Your objective | Report the number of lines in the material below that contain "site", without any other words.

++++++++

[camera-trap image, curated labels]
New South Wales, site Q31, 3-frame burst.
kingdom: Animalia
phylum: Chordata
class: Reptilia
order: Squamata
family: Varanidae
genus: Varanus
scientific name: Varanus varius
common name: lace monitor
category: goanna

++++++++

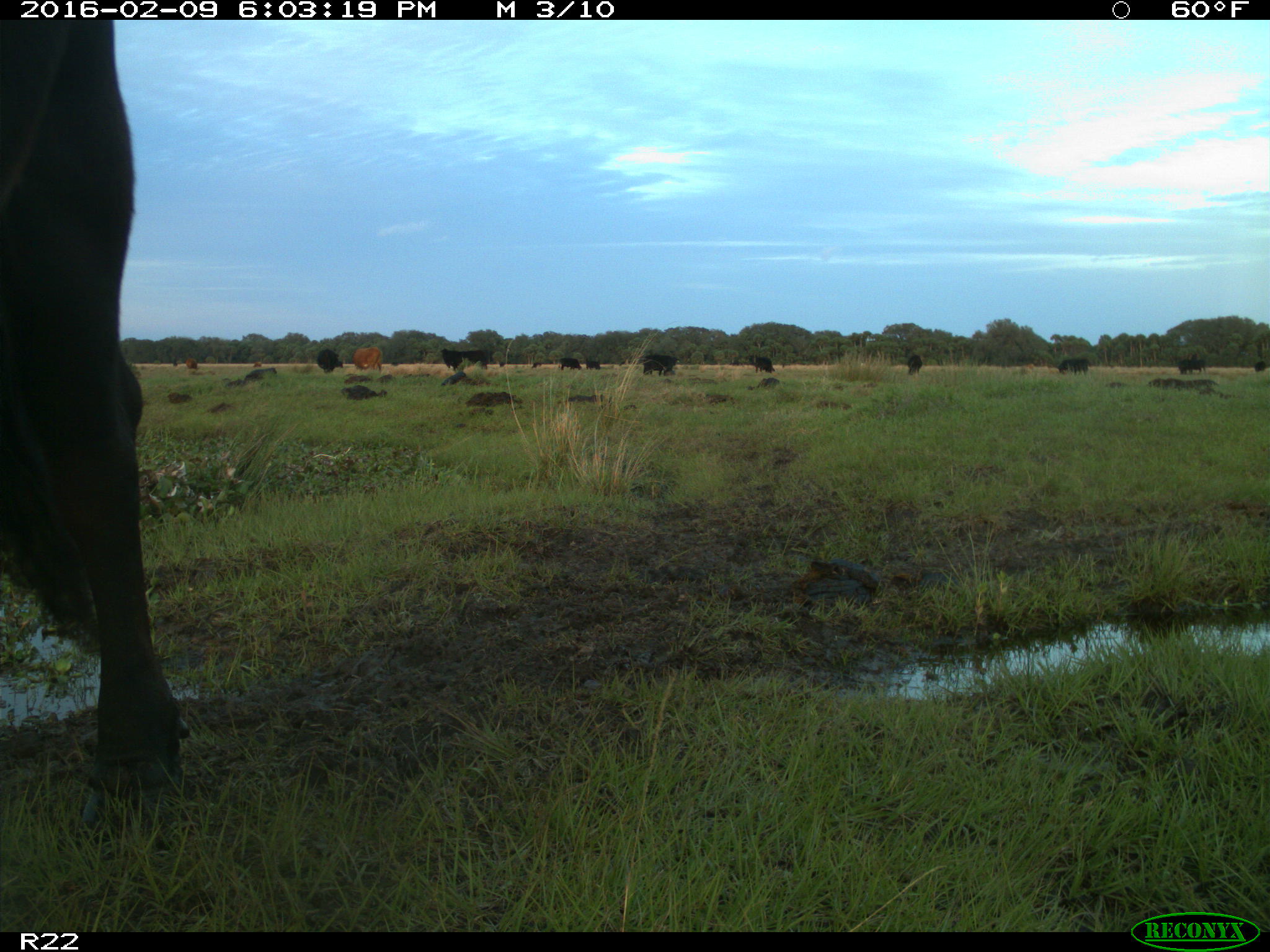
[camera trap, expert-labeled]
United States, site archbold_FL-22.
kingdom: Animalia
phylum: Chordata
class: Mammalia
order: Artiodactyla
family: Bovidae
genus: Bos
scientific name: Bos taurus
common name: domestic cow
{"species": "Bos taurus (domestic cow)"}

++++++++

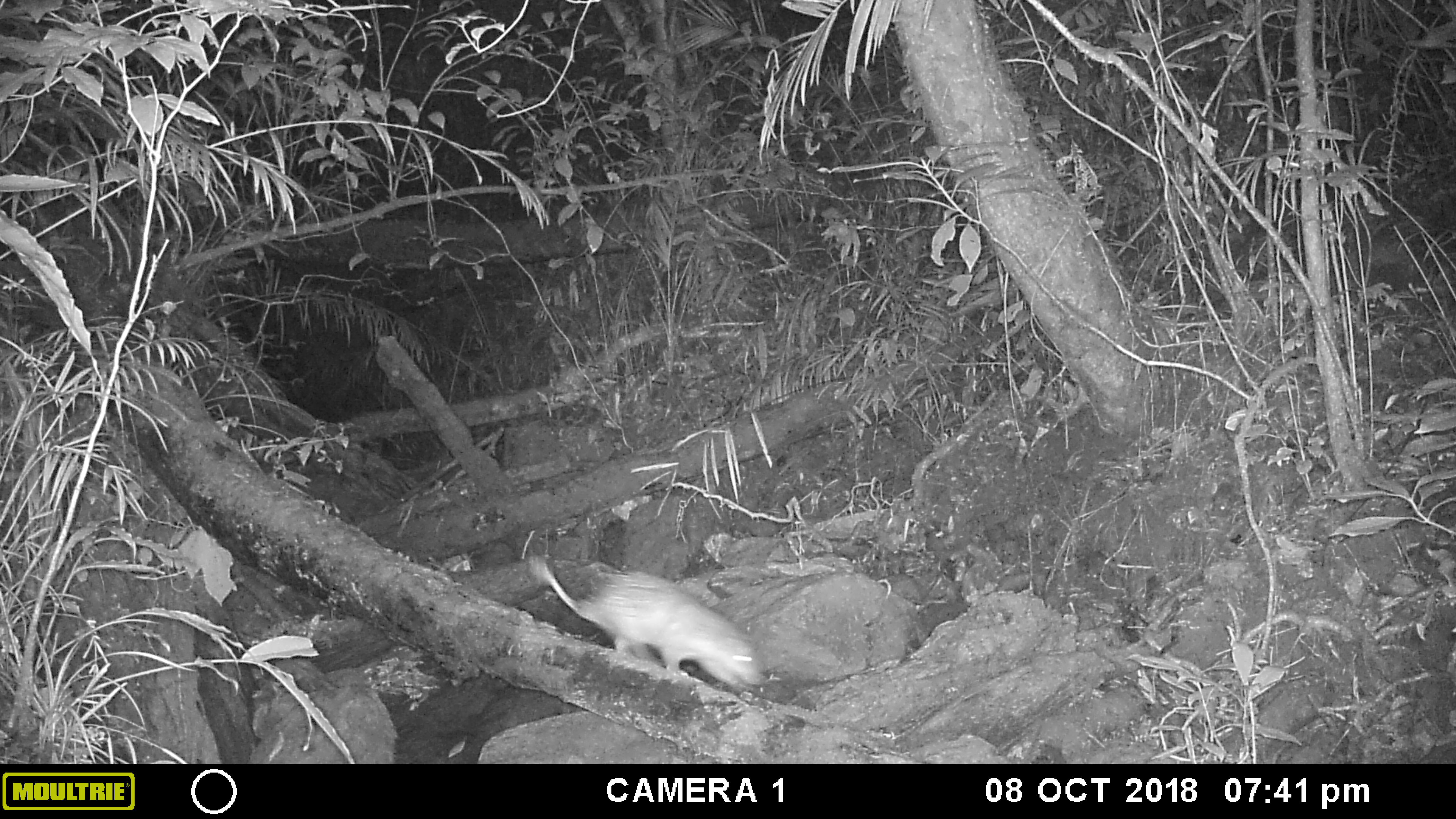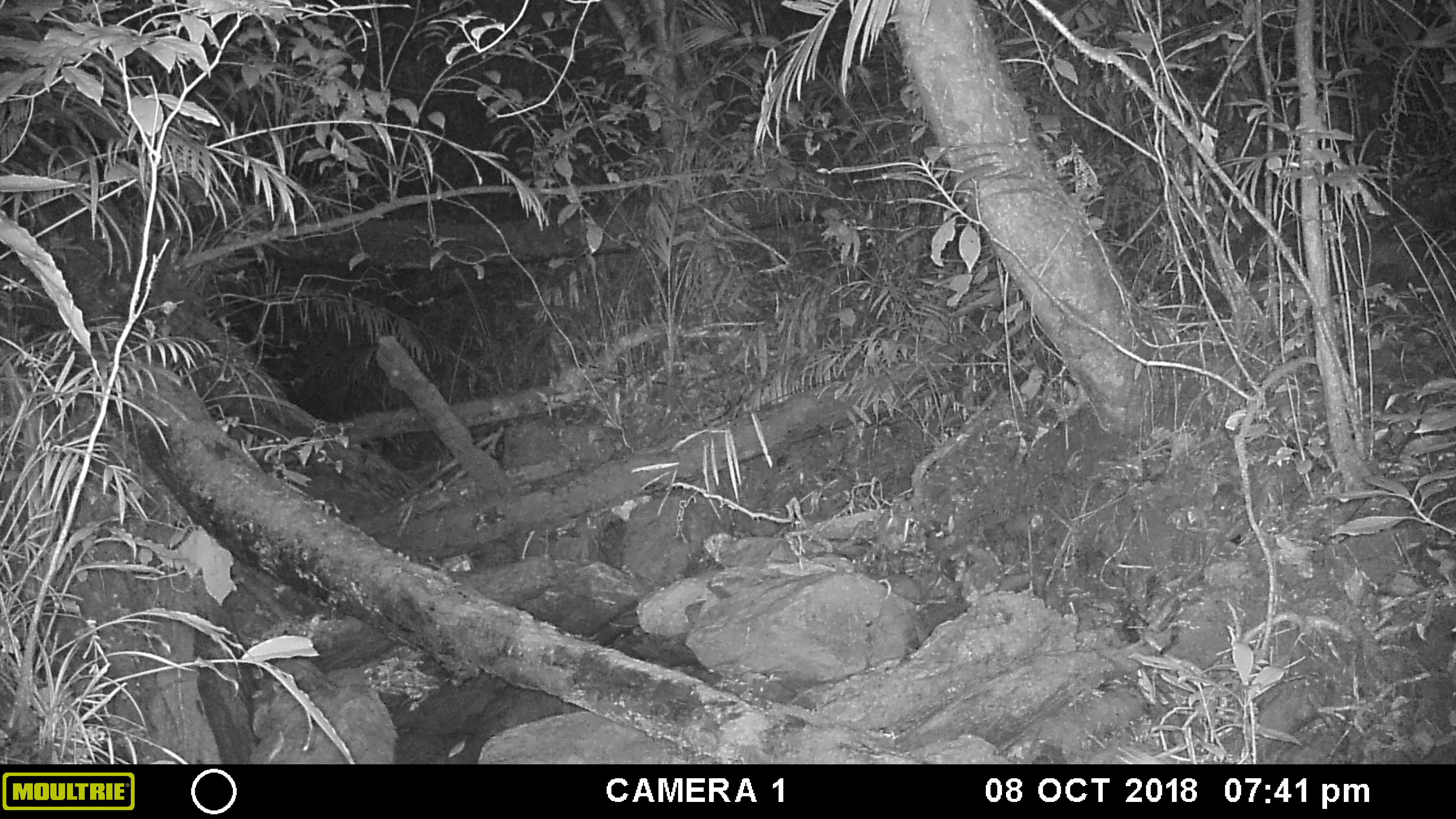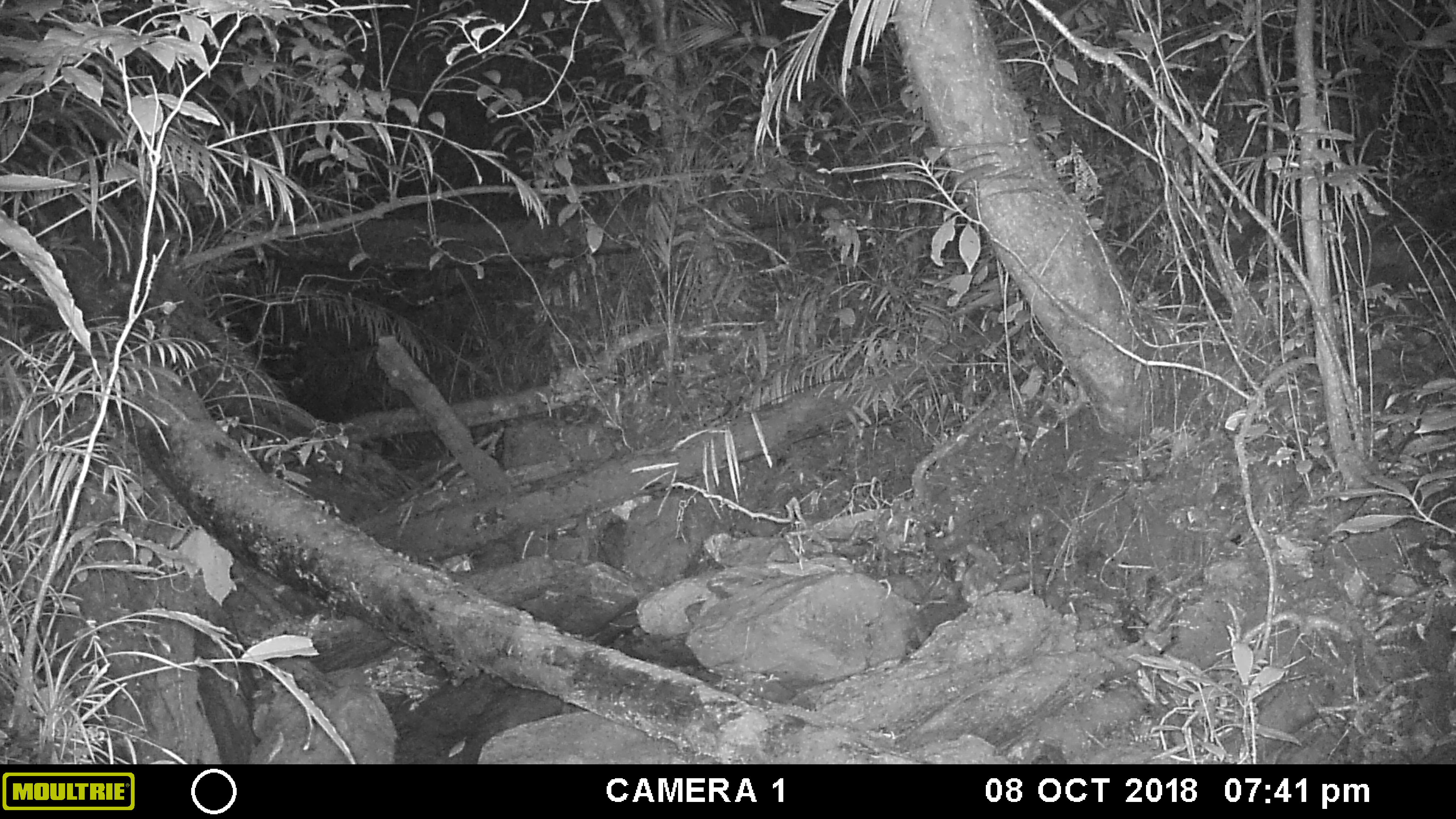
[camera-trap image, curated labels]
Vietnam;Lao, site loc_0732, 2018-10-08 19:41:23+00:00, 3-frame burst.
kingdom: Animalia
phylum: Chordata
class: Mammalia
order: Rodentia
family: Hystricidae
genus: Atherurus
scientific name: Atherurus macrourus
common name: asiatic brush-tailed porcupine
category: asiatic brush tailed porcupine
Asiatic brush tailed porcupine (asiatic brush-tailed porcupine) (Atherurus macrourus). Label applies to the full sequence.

++++++++

Output for this task | 3